I’m not saying David Grusch is a loon. I’m saying that, between “there is a government conspiracy to hide the fact that actual intelligent extraterrestrial beings are visiting Earth, and the government is collecting their technology and reverse engineering it” and “the guy who truly believes that is a loon,” one of those statements is far more likely to be true than the other one. One of those statements would require a huge number of people to be completely silent about such a thing for decades, and the other would require one loon to believe it.
I bet the people who think the government is reverse engineering alien technology in perfect secrecy are also people who think the government is too incompetent to do anything right.
Legislative government and government-funded military aren’t the same thing. If the United States had access to alien technology first, hoarding it in secrecy would be a textbook military move.
It wouldn’t just be the US government.
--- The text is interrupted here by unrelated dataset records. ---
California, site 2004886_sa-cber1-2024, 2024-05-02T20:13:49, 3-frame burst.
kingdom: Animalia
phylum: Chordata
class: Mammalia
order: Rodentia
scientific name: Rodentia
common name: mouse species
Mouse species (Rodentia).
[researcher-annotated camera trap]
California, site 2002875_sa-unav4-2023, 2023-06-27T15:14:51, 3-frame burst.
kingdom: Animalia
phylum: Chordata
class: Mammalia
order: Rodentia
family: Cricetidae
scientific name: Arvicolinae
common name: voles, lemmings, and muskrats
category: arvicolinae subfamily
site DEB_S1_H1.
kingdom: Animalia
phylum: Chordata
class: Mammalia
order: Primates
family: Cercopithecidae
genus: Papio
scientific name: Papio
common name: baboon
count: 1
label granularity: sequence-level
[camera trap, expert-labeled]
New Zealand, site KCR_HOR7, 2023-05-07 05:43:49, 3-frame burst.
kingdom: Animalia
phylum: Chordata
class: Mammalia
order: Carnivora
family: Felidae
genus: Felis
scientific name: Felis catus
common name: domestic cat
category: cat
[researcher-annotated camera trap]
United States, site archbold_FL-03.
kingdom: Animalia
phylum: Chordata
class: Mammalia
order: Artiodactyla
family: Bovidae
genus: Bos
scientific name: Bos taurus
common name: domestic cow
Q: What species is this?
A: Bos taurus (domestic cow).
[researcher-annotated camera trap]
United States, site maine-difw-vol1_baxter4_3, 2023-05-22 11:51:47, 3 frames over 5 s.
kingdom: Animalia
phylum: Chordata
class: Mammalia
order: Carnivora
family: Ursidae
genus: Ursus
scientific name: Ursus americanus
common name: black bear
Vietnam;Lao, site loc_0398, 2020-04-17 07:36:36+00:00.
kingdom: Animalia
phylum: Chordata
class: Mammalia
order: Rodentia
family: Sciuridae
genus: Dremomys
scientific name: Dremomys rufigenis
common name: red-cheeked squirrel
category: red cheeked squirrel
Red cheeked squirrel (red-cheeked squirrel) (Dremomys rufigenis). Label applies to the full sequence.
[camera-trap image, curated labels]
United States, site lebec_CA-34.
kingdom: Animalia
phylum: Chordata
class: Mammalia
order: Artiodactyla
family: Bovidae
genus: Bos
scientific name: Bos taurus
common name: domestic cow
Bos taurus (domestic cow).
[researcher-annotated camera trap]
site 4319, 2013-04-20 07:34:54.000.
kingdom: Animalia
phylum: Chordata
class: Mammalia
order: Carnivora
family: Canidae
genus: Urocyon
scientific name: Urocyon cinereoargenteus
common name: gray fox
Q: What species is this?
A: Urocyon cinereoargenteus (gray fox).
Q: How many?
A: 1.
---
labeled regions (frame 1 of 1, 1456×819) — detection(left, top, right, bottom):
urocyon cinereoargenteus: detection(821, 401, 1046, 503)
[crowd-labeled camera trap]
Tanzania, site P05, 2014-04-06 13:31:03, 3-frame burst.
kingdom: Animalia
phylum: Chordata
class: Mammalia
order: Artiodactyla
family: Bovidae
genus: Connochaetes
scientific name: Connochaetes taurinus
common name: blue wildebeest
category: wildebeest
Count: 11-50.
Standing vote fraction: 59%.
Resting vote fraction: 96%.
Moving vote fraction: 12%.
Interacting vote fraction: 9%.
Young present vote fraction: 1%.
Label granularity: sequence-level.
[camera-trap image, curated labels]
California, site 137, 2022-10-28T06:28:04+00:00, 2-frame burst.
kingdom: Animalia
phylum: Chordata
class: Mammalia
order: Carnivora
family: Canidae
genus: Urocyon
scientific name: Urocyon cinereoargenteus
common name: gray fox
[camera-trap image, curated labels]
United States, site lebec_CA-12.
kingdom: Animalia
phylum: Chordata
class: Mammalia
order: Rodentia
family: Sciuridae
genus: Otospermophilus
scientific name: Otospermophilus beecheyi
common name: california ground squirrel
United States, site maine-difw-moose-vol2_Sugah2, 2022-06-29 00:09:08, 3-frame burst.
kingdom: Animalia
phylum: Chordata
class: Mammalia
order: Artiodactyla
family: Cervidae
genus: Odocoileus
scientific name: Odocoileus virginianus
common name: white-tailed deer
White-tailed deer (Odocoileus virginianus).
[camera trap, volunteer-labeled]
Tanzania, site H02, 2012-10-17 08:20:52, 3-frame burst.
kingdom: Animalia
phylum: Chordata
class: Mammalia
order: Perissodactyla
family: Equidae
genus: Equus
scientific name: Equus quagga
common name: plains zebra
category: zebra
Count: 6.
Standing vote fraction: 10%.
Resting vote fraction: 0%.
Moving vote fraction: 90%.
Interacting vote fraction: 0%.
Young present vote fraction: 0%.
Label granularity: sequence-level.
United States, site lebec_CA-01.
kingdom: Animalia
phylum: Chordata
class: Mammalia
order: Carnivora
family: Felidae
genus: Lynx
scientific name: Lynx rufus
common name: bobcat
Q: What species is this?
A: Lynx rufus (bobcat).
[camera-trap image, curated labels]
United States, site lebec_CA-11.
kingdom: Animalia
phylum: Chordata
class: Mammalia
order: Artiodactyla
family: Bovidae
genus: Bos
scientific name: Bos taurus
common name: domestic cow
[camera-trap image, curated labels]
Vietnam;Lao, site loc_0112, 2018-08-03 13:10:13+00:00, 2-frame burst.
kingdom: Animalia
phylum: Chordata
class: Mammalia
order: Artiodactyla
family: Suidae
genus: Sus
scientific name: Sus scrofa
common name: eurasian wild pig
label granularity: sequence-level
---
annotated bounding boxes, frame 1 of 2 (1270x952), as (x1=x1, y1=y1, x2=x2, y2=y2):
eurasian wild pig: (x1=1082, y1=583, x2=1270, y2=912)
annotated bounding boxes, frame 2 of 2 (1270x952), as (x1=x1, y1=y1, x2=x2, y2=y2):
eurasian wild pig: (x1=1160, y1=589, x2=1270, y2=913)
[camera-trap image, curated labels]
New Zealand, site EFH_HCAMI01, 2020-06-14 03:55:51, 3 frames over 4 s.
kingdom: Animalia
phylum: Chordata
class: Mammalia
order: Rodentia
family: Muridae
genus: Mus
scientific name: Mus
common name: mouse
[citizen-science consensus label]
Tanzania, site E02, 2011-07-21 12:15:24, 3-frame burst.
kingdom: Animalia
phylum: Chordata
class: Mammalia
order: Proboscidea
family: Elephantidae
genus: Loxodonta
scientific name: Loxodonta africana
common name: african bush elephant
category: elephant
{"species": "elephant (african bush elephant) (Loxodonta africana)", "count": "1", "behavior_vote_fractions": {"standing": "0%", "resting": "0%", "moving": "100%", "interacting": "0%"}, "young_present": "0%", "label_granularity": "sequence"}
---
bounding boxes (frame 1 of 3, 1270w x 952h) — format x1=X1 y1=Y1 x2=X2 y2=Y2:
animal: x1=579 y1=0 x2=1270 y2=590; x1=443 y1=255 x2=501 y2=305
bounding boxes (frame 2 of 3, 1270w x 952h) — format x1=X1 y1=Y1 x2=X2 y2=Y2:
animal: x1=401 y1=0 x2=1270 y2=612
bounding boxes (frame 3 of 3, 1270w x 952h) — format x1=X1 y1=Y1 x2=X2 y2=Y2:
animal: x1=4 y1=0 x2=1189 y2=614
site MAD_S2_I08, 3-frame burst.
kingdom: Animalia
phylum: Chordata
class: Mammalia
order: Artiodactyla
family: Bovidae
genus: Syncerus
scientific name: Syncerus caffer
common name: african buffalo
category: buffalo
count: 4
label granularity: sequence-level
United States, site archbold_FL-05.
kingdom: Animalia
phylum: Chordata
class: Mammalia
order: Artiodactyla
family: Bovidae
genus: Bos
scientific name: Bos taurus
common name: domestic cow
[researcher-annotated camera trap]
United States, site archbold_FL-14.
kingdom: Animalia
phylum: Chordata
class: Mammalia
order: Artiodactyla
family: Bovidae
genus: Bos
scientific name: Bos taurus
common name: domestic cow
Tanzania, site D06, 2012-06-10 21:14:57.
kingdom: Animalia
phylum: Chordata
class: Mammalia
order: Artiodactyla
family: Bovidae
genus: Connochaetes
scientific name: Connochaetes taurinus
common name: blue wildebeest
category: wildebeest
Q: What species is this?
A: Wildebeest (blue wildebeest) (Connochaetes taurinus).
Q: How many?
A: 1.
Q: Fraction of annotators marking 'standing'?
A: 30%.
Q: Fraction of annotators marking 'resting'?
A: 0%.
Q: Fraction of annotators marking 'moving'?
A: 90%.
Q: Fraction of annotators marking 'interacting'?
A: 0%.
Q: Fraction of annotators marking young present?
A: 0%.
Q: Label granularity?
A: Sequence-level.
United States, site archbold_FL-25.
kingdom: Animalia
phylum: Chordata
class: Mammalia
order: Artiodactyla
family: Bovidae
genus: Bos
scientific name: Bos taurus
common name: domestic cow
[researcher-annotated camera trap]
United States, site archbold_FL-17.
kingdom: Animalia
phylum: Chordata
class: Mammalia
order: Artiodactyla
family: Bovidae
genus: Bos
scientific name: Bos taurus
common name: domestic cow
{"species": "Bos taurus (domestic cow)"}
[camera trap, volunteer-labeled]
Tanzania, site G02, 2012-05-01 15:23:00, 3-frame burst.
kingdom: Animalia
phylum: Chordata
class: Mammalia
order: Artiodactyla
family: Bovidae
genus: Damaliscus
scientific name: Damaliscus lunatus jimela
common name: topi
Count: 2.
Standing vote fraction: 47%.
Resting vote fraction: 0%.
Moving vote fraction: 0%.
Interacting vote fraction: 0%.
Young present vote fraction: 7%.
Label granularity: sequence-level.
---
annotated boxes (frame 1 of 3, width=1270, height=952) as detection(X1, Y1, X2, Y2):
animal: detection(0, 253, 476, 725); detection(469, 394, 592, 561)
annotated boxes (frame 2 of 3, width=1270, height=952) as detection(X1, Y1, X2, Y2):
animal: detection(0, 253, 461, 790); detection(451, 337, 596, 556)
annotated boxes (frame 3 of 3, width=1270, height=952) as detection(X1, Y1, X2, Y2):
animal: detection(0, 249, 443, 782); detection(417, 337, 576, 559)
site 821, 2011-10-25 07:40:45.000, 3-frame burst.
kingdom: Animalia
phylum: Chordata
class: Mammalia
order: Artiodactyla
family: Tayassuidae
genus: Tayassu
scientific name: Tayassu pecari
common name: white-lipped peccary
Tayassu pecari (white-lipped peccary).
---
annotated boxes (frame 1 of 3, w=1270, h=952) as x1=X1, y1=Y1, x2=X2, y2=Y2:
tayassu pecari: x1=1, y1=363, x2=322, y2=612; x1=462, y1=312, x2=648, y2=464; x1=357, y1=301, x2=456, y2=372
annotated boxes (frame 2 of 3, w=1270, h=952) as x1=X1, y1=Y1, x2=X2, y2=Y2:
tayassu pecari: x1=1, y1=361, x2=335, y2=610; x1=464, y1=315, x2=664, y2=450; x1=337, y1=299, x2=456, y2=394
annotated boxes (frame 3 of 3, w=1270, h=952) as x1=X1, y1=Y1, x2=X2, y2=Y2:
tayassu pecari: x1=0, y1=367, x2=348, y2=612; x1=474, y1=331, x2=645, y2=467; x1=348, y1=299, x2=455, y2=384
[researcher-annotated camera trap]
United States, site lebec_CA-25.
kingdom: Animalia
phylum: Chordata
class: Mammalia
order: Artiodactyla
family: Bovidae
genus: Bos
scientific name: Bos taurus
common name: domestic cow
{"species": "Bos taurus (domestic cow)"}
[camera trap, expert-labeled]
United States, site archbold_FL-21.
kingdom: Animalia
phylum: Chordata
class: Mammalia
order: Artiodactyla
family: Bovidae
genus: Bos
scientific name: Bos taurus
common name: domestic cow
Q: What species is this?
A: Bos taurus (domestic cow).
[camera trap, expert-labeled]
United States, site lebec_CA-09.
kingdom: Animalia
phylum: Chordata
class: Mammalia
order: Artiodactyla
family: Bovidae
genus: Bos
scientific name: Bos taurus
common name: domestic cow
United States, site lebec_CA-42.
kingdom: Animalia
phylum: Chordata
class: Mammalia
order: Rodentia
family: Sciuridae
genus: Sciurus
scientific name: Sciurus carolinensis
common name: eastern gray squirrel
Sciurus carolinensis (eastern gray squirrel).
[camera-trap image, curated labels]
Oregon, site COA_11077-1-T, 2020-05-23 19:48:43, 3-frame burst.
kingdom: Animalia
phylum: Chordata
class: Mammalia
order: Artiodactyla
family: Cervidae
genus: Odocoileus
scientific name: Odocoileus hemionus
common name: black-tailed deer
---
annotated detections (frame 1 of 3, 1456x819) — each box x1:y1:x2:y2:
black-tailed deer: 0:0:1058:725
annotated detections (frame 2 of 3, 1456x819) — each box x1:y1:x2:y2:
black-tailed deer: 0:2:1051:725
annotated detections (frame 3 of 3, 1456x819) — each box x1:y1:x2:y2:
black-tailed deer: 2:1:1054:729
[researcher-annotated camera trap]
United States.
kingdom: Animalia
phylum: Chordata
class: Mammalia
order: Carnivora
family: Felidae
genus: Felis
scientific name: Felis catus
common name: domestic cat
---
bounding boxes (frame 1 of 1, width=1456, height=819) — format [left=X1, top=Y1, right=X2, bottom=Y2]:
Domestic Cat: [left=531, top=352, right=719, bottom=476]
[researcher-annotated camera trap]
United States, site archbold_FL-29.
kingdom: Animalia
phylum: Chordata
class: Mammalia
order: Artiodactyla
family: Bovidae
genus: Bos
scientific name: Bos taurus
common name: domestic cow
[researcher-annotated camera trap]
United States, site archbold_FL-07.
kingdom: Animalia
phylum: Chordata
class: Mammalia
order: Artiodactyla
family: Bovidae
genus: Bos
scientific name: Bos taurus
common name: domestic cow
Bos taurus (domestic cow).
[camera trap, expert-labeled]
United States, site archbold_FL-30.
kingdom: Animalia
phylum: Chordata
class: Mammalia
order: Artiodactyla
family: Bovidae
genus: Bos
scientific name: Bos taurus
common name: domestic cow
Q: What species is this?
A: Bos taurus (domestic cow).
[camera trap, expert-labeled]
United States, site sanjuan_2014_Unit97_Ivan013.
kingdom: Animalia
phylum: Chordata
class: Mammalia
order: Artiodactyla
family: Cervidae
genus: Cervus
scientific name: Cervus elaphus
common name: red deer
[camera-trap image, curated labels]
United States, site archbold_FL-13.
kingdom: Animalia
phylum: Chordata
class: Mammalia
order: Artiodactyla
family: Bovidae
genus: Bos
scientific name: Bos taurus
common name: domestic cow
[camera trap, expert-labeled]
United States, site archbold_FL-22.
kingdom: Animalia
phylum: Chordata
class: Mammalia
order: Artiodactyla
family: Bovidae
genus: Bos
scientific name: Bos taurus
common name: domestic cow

If alien artifacts are as common as some people make them out to be, every government in the world would have to not only be in on the conspiracy, but also doing their part masterfully in an age when everyone has a phone in their pocket capable of broadcasting to the whole world.
It’s even worse if they’re actually succeeding in reverse engineering alien technology, because they’d have to either never use it, or fake something like the Manhattan Project to explain where the technology came from.
Getting back to the idiocy of people who think governments can’t do anything right, those same people are often big fans on the military and law enforcement, completely failing to acknowledge that those things are functions of the government, because that would mean admitting the government can, in fact, do some things really well.
Fair point
It wouldn’t though. I’m not saying UAPs are extraterrestrial. I’m saying as long as each person who leaks is met with plenty of, “no, you’re crazy.” It would help contain it.
Both with pressure and delegitimization. Now… proof is the thing that’s required. Not simply testimony.
Asked whether the U.S. government had information about extraterrestrial life, Grusch said the U.S. likely has been aware of “non-human” activity since the 1930s.
If everyone who claims that is a loon (and they may be), then the leakers are auto-discredited.
Again and with clear emphasis because it looks like it was missed: I’m not saying UAPs are extraterrestrial. I’m making a meta-point.
If leakers are almost automatically easily classed as loons, then any inquiry isn’t an inquiry. They may be off their rockers.
And even “super-advanced tech” need not have extraterrestrial origin. But UAPs happen. We all seem to have forgotten O’Hare. Whatever happened was in passenger jet airspace.
Regardless of what planetary origin, UAPs deserve inquiry.
This is a thought provoking book. The author was even interviewed by Colbert and presented very cogently. Which is why I bought and read it.
Before anyone knee-jerks, it attempts to only use the most credible UAP encounters and looks at them with skepticism and a scientific mind.